*Aim*. Repeat the entries that follow verbatim, without any of their pictures.

--------------------------------

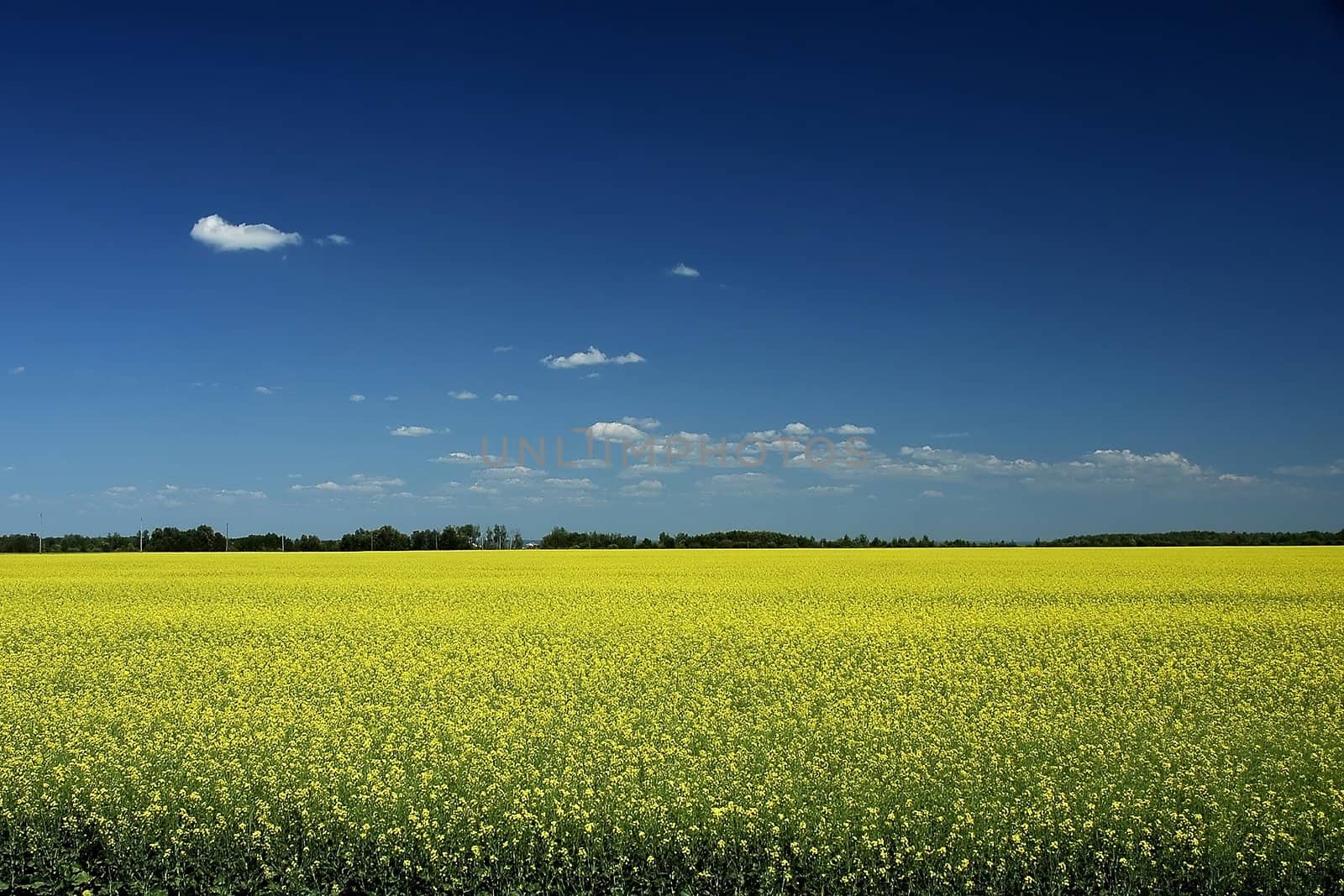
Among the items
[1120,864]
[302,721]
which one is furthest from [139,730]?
[1120,864]

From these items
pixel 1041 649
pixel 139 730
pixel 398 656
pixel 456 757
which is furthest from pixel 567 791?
pixel 1041 649

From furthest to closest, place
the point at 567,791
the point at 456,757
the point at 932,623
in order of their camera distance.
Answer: the point at 932,623 → the point at 456,757 → the point at 567,791

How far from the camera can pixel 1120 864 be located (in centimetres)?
685

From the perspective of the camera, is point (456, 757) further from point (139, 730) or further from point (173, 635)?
point (173, 635)

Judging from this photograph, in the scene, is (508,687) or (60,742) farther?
(508,687)

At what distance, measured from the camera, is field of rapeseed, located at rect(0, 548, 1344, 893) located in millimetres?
6977

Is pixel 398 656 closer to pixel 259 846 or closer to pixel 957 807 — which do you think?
pixel 259 846

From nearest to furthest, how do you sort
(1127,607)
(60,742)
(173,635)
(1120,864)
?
1. (1120,864)
2. (60,742)
3. (173,635)
4. (1127,607)

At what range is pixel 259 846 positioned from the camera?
24.0ft

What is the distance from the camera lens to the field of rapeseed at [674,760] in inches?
275

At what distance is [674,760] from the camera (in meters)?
8.72

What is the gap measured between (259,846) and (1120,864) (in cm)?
642

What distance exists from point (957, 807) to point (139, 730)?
8234mm

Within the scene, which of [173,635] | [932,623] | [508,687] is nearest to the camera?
[508,687]
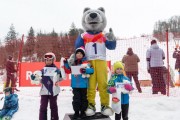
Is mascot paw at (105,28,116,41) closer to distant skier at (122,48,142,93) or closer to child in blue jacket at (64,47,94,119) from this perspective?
child in blue jacket at (64,47,94,119)

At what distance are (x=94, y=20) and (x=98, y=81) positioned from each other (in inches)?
44.9

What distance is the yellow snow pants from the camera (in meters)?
5.31

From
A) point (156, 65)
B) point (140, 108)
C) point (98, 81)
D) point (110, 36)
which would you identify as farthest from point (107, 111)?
point (156, 65)

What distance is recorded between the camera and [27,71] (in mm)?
11523

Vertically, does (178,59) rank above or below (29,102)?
above

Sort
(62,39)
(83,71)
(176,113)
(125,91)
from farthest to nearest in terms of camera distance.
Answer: (62,39)
(176,113)
(125,91)
(83,71)

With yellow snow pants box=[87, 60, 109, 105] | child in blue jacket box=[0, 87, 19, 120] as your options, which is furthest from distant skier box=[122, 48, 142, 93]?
yellow snow pants box=[87, 60, 109, 105]

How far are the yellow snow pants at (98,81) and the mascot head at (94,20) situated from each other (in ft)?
2.15

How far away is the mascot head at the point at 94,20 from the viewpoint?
5.52 meters

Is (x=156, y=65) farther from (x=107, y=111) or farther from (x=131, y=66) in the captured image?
(x=107, y=111)

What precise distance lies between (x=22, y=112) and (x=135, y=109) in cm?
282

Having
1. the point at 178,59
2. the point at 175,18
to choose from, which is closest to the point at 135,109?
the point at 178,59

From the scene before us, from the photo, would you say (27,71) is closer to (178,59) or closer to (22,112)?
(22,112)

--------------------------------

*Finished answer*.
Among the items
[1120,864]
[302,721]
which one is furthest from [139,730]?
[1120,864]

From these items
pixel 1041 649
pixel 139 730
pixel 398 656
pixel 456 757
which is furthest from pixel 567 791?
pixel 1041 649

From furthest to closest, place
the point at 567,791
the point at 456,757
the point at 932,623
in order of their camera distance.
Answer: the point at 932,623 → the point at 456,757 → the point at 567,791

How far from the camera can pixel 1120 864 be located (in centimetres)?
685

From the perspective of the camera, is point (456, 757) further from point (139, 730) or further from point (173, 635)?
point (173, 635)

Judging from this photograph, in the scene, is (508,687) or (60,742) farther?
(508,687)

At what distance, measured from the camera, is field of rapeseed, located at rect(0, 548, 1344, 893) located in millimetres?
6977

Is pixel 398 656 closer to pixel 259 846 or closer to pixel 957 807 — which do you think?
pixel 259 846

From nearest to furthest, how do you sort
(1127,607)
(60,742)
(173,635)
(1120,864)
?
1. (1120,864)
2. (60,742)
3. (173,635)
4. (1127,607)

At what range is pixel 259 846 positioned from the camera?
24.0ft

What is the distance from the camera lens to the field of rapeseed at [674,760] in inches?
275

At what distance is [674,760] from the camera (in meters)?
8.72

What is the gap measured between (259,846) and (1120,864) (in cm)?
642

What distance exists from point (957, 807) to point (139, 730)?
8234mm

Within the scene, which of [173,635] | [932,623] | [508,687] is nearest to the camera?
[508,687]
Is mascot paw at (105,28,116,41) closer to distant skier at (122,48,142,93) or closer to child in blue jacket at (64,47,94,119) from this perspective?
child in blue jacket at (64,47,94,119)

At what distance are (x=94, y=20) and (x=98, y=81) positioned from each other (in inches)?
44.9

What distance is the yellow snow pants from the camera (in meters)?
5.31

From
A) point (156, 65)
B) point (140, 108)
C) point (98, 81)
D) point (110, 36)
which would you identify as farthest from point (107, 111)?
point (156, 65)

What distance is recorded between the camera and [27,71] (in mm)?
11523

Vertically, does (178,59) rank above or below (29,102)?
above

Sort
(62,39)
(83,71)
(176,113)
(125,91)
from farthest to nearest in terms of camera distance.
Answer: (62,39)
(176,113)
(125,91)
(83,71)

With yellow snow pants box=[87, 60, 109, 105] | child in blue jacket box=[0, 87, 19, 120] as your options, which is furthest from distant skier box=[122, 48, 142, 93]?
yellow snow pants box=[87, 60, 109, 105]

How far are the yellow snow pants at (98,81) and the mascot head at (94,20) situated from each other (in ft)?
2.15

How far away is the mascot head at the point at 94,20 from the viewpoint?
5.52 meters

Is (x=156, y=65) farther from (x=107, y=111) or farther from (x=131, y=66) in the captured image?
(x=107, y=111)

What precise distance lies between (x=22, y=112) and (x=135, y=109) in cm?
282

Having
1. the point at 178,59
2. the point at 175,18
to choose from, which is closest to the point at 135,109?
the point at 178,59

From the scene before us, from the photo, would you say (27,71) is closer to (178,59) or closer to (22,112)?
(22,112)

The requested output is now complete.